Pièce à conviction n°1.
Vendredi. La meilleure journée de la semaine en général. Certainement pas parce qu'elle marque la fin du cycle hebdomadaire de mon "activité professionnelle" (je place des guillemets pour deux raisons : 1/ surveillant d'externat n'est pas une profession, 2/ la part "terrain de jeu" a à peu près autant de poids que la part des responsabilités inhérentes à une telle fonction, pour peu que l'on s'y prenne bien). Il m'est même arrivé de passer certains week-ends à attendre la reprise du boulot ! C'est dire !
Non, si le vendredi est toujours spécial, c'est parce qu'il offre toujours son bon lot de surprises et de situations inédites. Un curieux mélange de tension et de détente. Un jour où le département Châtiment et Répression auquel j'ai l'insigne honneur d'appartenir rompt avec les tics et autres réflexes crétins, pas même pavloviens. Le fait que l'Obersturmführer soit souvent absente en ce jour béni des dieux n'y est certes pas pour rien... N'empêche : le vendredi, ben... c'est le vendredi ! (Rha ! quand je pense que les pauvres gremlins se tapent le gang de morues - Ilsa mise à part - le lundi ! C'est sûr que ça donne des envies d'émeutes tout ça !)
Pas trop de visites d'anciens ce vendredi. C'est le jour qu'ils choisissent en général, bravant tranquillement les récentes dispositions sécuritaires. Toujours la pétillante Zoubidhanky (alias Juju) pour concurrencer le soleil. Peu de coups de gueule, pas mal de sourires, un semblant de détente générale... jusqu'au début d'après-midi.
En plein milieu de leur partie de foot peu orthodoxe (les pauvres essaient de jouer, bon gré mal gré - et surtout en dépit des éternels "étourdis" qui traînaillent au beau milieu de "terrain" en bitume - à 12 contre 25), le programme se corse sérieusement. En trois étapes ladies and gentlemen.

******************************

(EXERCICE ÉCRIT 1)
Recopiez à l'identique, s'il vous plaît, le passage de la page allant de « Vendredi. La meilleure » jusqu'à « C'est dire ! ».
(EXERCICE ÉCRIT 2)
Condensez en liste le paragraphe de la page qui commence par « Pas trop de visites d'anciens », sans perdre ses faits principaux.

******************************

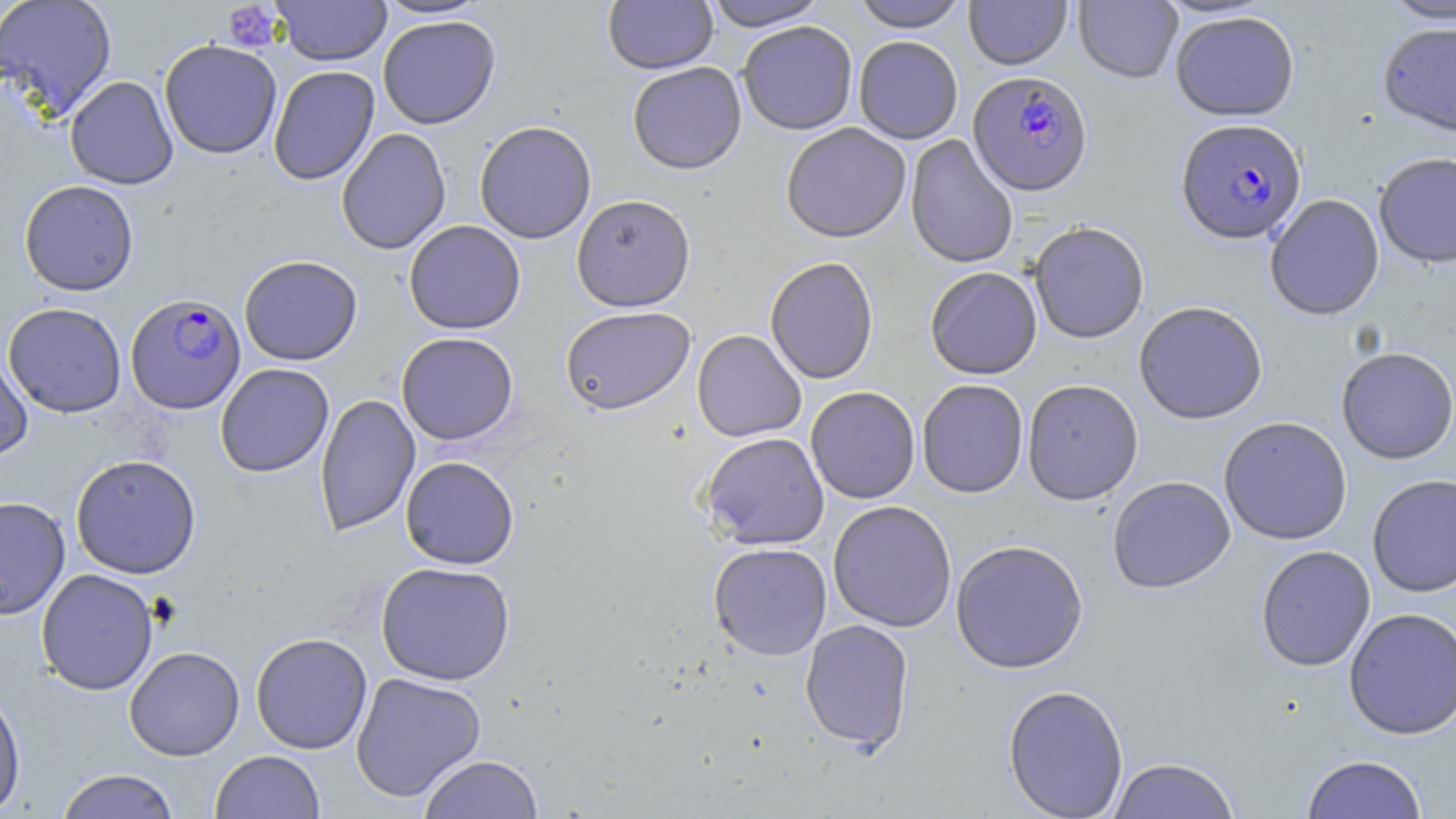

Approximate bounding boxes as (x1, y1, x2, y2) in pixels. Platelet locations: (222, 2, 284, 52). Plasmodium falciparum-infected red blood cell locations: (968, 71, 1093, 196), (1175, 119, 1307, 246), (126, 293, 246, 414). Uninfected red blood cell locations: (0, 0, 117, 120), (271, 0, 392, 66), (374, 0, 490, 19), (603, 0, 718, 74), (703, 0, 828, 31), (850, 0, 968, 32), (964, 0, 1072, 70), (1074, 0, 1182, 84), (1380, 0, 1456, 26), (1170, 11, 1300, 122), (378, 15, 500, 129), (737, 21, 858, 135), (1377, 23, 1456, 140), (853, 36, 963, 144), (159, 39, 282, 159), (627, 61, 747, 174), (268, 65, 380, 186), (64, 75, 178, 189), (474, 120, 597, 244), (781, 123, 911, 243), (336, 128, 451, 255), (905, 134, 1018, 270), (1374, 153, 1456, 271), (19, 179, 139, 296), (571, 194, 695, 312), (1264, 195, 1384, 322), (404, 220, 526, 334), (1028, 222, 1149, 345), (239, 255, 363, 366), (765, 256, 879, 385), (925, 267, 1042, 380), (3, 302, 126, 417), (1133, 303, 1267, 426), (560, 306, 695, 415), (692, 329, 807, 442), (396, 332, 519, 445), (0, 348, 34, 462), (1336, 349, 1456, 466), (215, 363, 334, 477), (917, 379, 1028, 498), (1022, 380, 1143, 506), (805, 386, 920, 504), (314, 393, 420, 536), (1218, 417, 1352, 546), (699, 432, 830, 550), (70, 454, 202, 579), (400, 456, 519, 569), (1367, 475, 1456, 598), (1108, 476, 1236, 594), (0, 496, 71, 619), (828, 501, 957, 632), (950, 539, 1088, 674), (708, 543, 832, 660), (1256, 546, 1376, 672), (375, 561, 516, 685), (36, 568, 159, 695), (1343, 608, 1456, 740), (799, 619, 914, 753), (250, 632, 373, 754), (124, 646, 245, 761), (350, 672, 486, 803), (1002, 684, 1129, 819), (0, 687, 27, 816), (210, 750, 325, 819), (419, 755, 543, 818), (1301, 755, 1428, 818), (1108, 757, 1239, 819), (55, 768, 180, 819). Slide-level diagnosis: Plasmodium falciparum. Thin blood film. Image is 1456×819 pixels. May-Grünwald-Giemsa stain. One field of a larger specimen. Light microscopy. Captured at 1000x magnification.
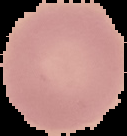
preparation = thin blood smear
image size = 127×136 pixels
image type = cell region segmented out of the field of view; surrounding area masked to black
result = negative for Plasmodium parasites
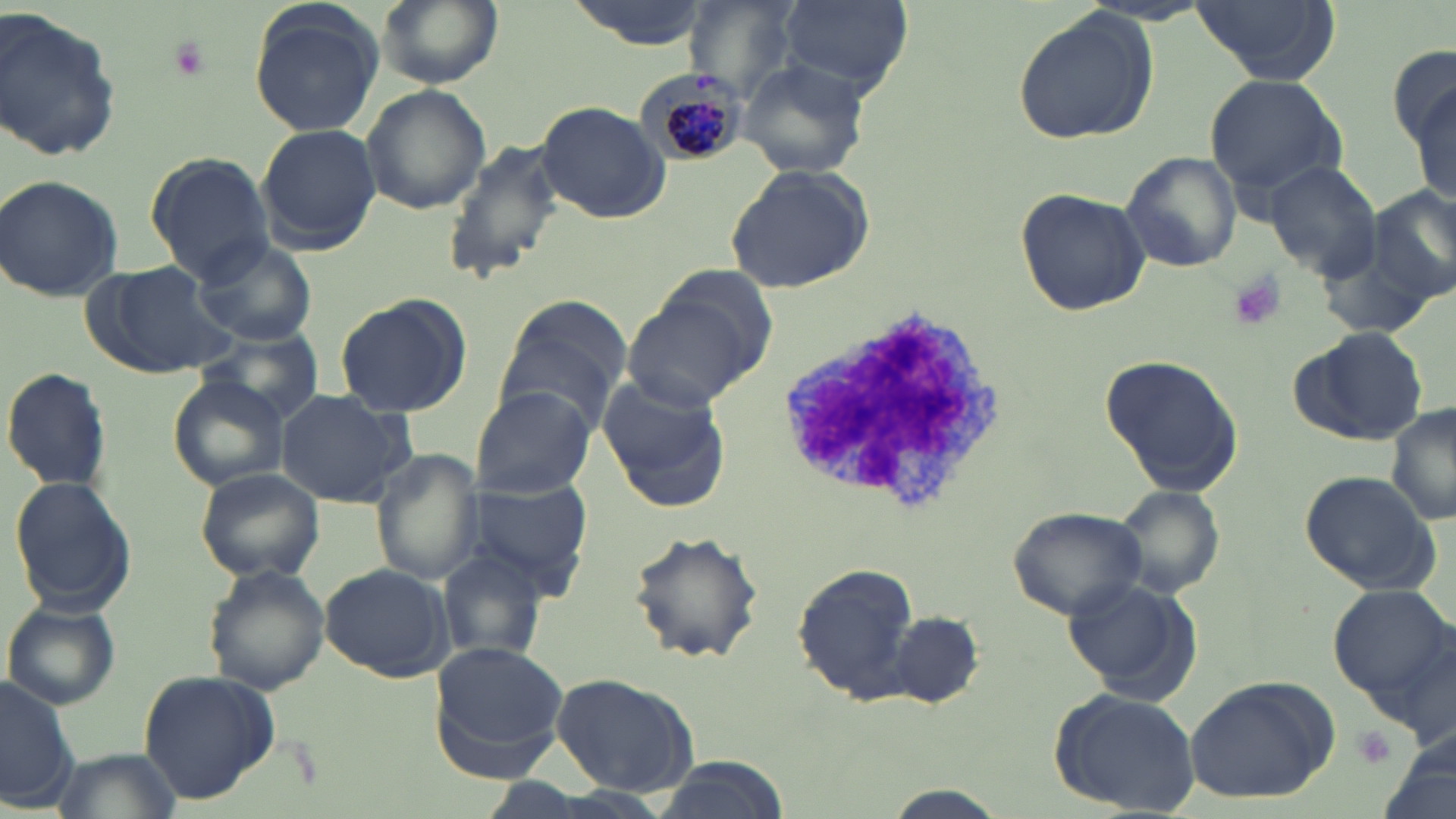

slide-level diagnosis = Plasmodium malariae
field of view = one of a larger specimen
magnification = 1000x
image size = 1456×819 pixels
platelet locations = approximate bounding boxes as named x1/y1/x2/y2 corners in pixels: (x1=163, y1=37, x2=212, y2=81), (x1=1226, y1=272, x2=1288, y2=330), (x1=1349, y1=725, x2=1395, y2=768)
uninfected red blood cell locations = approximate bounding boxes as named x1/y1/x2/y2 corners in pixels: (x1=375, y1=0, x2=505, y2=87), (x1=568, y1=0, x2=707, y2=48), (x1=683, y1=0, x2=797, y2=98), (x1=779, y1=0, x2=911, y2=95), (x1=1191, y1=0, x2=1340, y2=84), (x1=247, y1=1, x2=385, y2=139), (x1=0, y1=7, x2=124, y2=165), (x1=1009, y1=7, x2=1157, y2=147), (x1=1390, y1=43, x2=1456, y2=151), (x1=738, y1=59, x2=870, y2=179), (x1=1203, y1=74, x2=1349, y2=197), (x1=361, y1=86, x2=490, y2=215), (x1=1410, y1=86, x2=1455, y2=204), (x1=535, y1=102, x2=669, y2=222), (x1=256, y1=123, x2=380, y2=254), (x1=439, y1=137, x2=567, y2=287), (x1=1119, y1=151, x2=1243, y2=273), (x1=144, y1=152, x2=274, y2=280), (x1=1263, y1=160, x2=1381, y2=280), (x1=725, y1=165, x2=877, y2=295), (x1=1, y1=173, x2=126, y2=302), (x1=1367, y1=183, x2=1456, y2=308), (x1=1014, y1=187, x2=1148, y2=315), (x1=193, y1=237, x2=318, y2=345), (x1=1317, y1=244, x2=1439, y2=341), (x1=88, y1=259, x2=234, y2=378), (x1=621, y1=275, x2=772, y2=408), (x1=333, y1=295, x2=472, y2=417), (x1=492, y1=296, x2=630, y2=433), (x1=193, y1=325, x2=327, y2=425), (x1=1288, y1=326, x2=1431, y2=447), (x1=1098, y1=351, x2=1246, y2=498), (x1=2, y1=367, x2=114, y2=493), (x1=596, y1=371, x2=732, y2=511), (x1=168, y1=373, x2=290, y2=492), (x1=469, y1=386, x2=595, y2=498), (x1=275, y1=389, x2=414, y2=507), (x1=1387, y1=403, x2=1456, y2=526), (x1=371, y1=450, x2=485, y2=585), (x1=194, y1=467, x2=325, y2=582), (x1=1297, y1=469, x2=1442, y2=596), (x1=9, y1=476, x2=138, y2=614), (x1=460, y1=476, x2=593, y2=597), (x1=1107, y1=482, x2=1228, y2=602), (x1=1006, y1=504, x2=1151, y2=620), (x1=626, y1=528, x2=765, y2=664), (x1=434, y1=551, x2=548, y2=663), (x1=791, y1=562, x2=920, y2=703), (x1=319, y1=563, x2=456, y2=680), (x1=204, y1=565, x2=330, y2=695), (x1=1060, y1=576, x2=1205, y2=704), (x1=1326, y1=586, x2=1456, y2=716), (x1=3, y1=601, x2=120, y2=708), (x1=890, y1=610, x2=986, y2=707), (x1=430, y1=639, x2=574, y2=762), (x1=138, y1=669, x2=278, y2=803), (x1=549, y1=671, x2=700, y2=799), (x1=0, y1=673, x2=83, y2=813), (x1=1183, y1=677, x2=1338, y2=806), (x1=1047, y1=688, x2=1200, y2=816), (x1=54, y1=747, x2=180, y2=818), (x1=650, y1=755, x2=788, y2=819), (x1=872, y1=788, x2=1016, y2=819)
preparation = thin blood smear
stain = May-Grünwald-Giemsa
modality = optical microscopy
white blood cell locations = approximate bounding boxes as named x1/y1/x2/y2 corners in pixels: (x1=773, y1=299, x2=1011, y2=517)
Plasmodium malariae-infected red blood cell locations = approximate bounding boxes as named x1/y1/x2/y2 corners in pixels: (x1=644, y1=73, x2=750, y2=169)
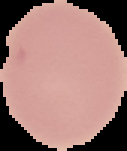

Segmented cell region on a black background. From a thin blood smear. Image is 127×151 pixels. Malaria status: uninfected.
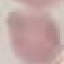

result: no malaria parasites seen
capture: smartphone camera at the microscope eyepiece
stain: Giemsa
preparation: thin smear
image_type: cell patch, automatically extracted from a larger field of view and resized to 64 × 64 pixels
Name the parasite shown.
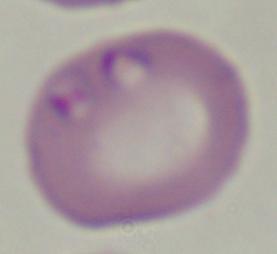

Babesia.

magnification = 1000x
modality = micrograph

******************************

(RÉPONSE ÉCRITE 1)
Vendredi. La meilleure journée de la semaine en général. Certainement pas parce qu'elle marque la fin du cycle hebdomadaire de mon "activité professionnelle" (je place des guillemets pour deux raisons : 1/ surveillant d'externat n'est pas une profession, 2/ la part "terrain de jeu" a à peu près autant de poids que la part des responsabilités inhérentes à une telle fonction, pour peu que l'on s'y prenne bien). Il m'est même arrivé de passer certains week-ends à attendre la reprise du boulot ! C'est dire !

(RÉPONSE ÉCRITE 2)
- Peu de visites d'anciens ce vendredi, leur jour habituel malgré les récentes dispositions sécuritaires.
- Zoubidhanky (alias Juju), toujours pétillante, est là.
- Peu de coups de gueule, pas mal de sourires, un semblant de détente générale.
- Ce calme dure jusqu'au début de l'après-midi.